Обговорив сексуальную тему, мы исчерпали время, но я выделил ему пару дополнительных часов в ближайшую субботу. Меня вдохновил наш прогресс, когда все идет так хорошо, не стоит и останавливаться.
К сожалению, мы так и не успели дойти до событий шестилетней давности, после которых и развился синдром деперсонализации-дереализации. Думаю, после этого разговора я смогу определить схему наших дальнейших действий и деликатно обговорить с К. обращение к более профильному специалисту для назначения необходимых препаратов».
Это последняя запись.
Печерская закрыла тетрадь.
– Что думаешь? Я была честна с тобой и прочитала все.
– Очевидно, что последний сеанс прошел не по плану. Теперь у нас один человек мертв, один в тюрьме, один пропал без вести. Но меня больше угнетает другое.
– Что?
– Помнишь, что сказал Поварницын, когда узнал об исчезновении Сафина? Что не любит такие совпадения. Ни один следователь такого не любит, даже бывший и почти не работавший, как я. Сама посуди, у нас есть психически нездоровый – согласно мнению специалиста – мужчина с садистскими наклонностями и сильной детской психотравмой. Мы знаем, что он убил свою жену, и теперь мы знаем, что его первая любовь тоже умерла. Трудно представить, что это совпадение.
– Нет. Ты так не думаешь.
– А что я должен думать?
– Разве она не говорила тебе, как умерла?
– Сказала, что тяжело болела, последствия автомобильной аварии. Точных обстоятельств не помнит.
– Как я…
– Как ты. Или что-то скрывала. Тогда у меня не было основания не доверять ее словам. Но самоубийство – это туфта. Навскидку – как безрукая девочка открыла раму окна? Это девяносто третий год, наверняка, там были советские окна, ручка замка в самом верху. Неужели она настолько хорошо владела ногами?
– Выпрыгнула сквозь стекло?
– Надо хорошо разбежаться, чтобы пробить сразу два. Возможно, но очень вряд ли. Я ничего не утверждаю наверняка.
– Зачем ей врать?
– Помнишь, что сказала Иванова на допросе, когда узнала, что он признался в убийстве? «Я не верю, что это сделал он. Максим кого-то выгораживает!». Я, конечно, не мог пойти в милицию и заявить, что мертвая девушка рассказала, кто ее убил.

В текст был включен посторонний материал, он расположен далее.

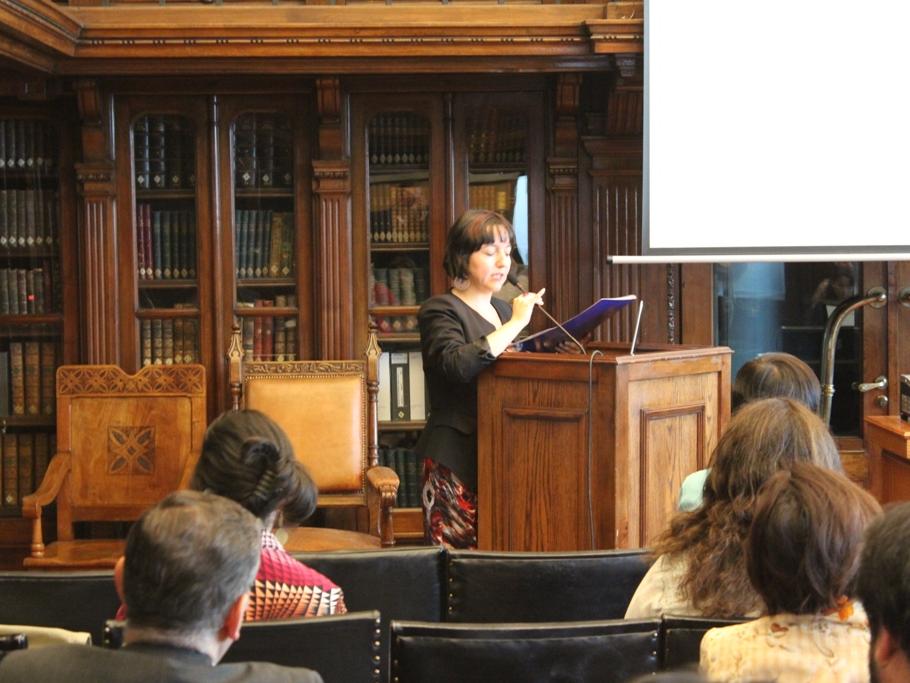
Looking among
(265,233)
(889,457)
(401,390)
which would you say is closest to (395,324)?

Но написать анонимный донос – запросто. Она выгораживала Логинова.
Печерская фыркнула:
– Надуманно.
– Тогда с преступностью было полегче, и моей бумажке уделили бы время. Чуть более внимательное изучение места преступления, проверка алиби, его у мальчика нет, глаза на допросе бегают, и путаные показания выдают вину… Ксения была не дура, и действительно любила его.
Лена молчала.
– Ладно, давай посмотрим правде в глаза. Все равно спустя столько лет доказать ничего не возможно. Но теперь я очень заинтересован в той тетради с ее стихами.
– Почему? – сердито спросила Печерская. – Как она нам поможет?
– С ее помощью мы можем…
Я увидел ее глаза в отражении зеркальца в моей ладони. Такие усталые, такие опустошенные. Она не была наивной дурочкой и понимала, что я ее использую. Скоро мое присутствие рядом начнет ее тяготить, а ведь ее ничего не держит.
Подходящая ложь все никак не приходила мне на язык.
И тогда я сказал правду:
– Потому что это память о моей подруге. Да, я считаю ее своей подругой, хотя мы почти не были знакомы. Несмотря на это, я уверенно могу сказать – мне не попадалось человека более светлого, доброго и порядочного. И я хочу узнать ее лучше. Я надеюсь, что это прольет свет на разгадку ее гибели. Если Ксюша действительно покончила с собой, мы наверняка увидим что-то по стихам. Пожалуйста, Лена, помоги мне. Как с дневником Сафина.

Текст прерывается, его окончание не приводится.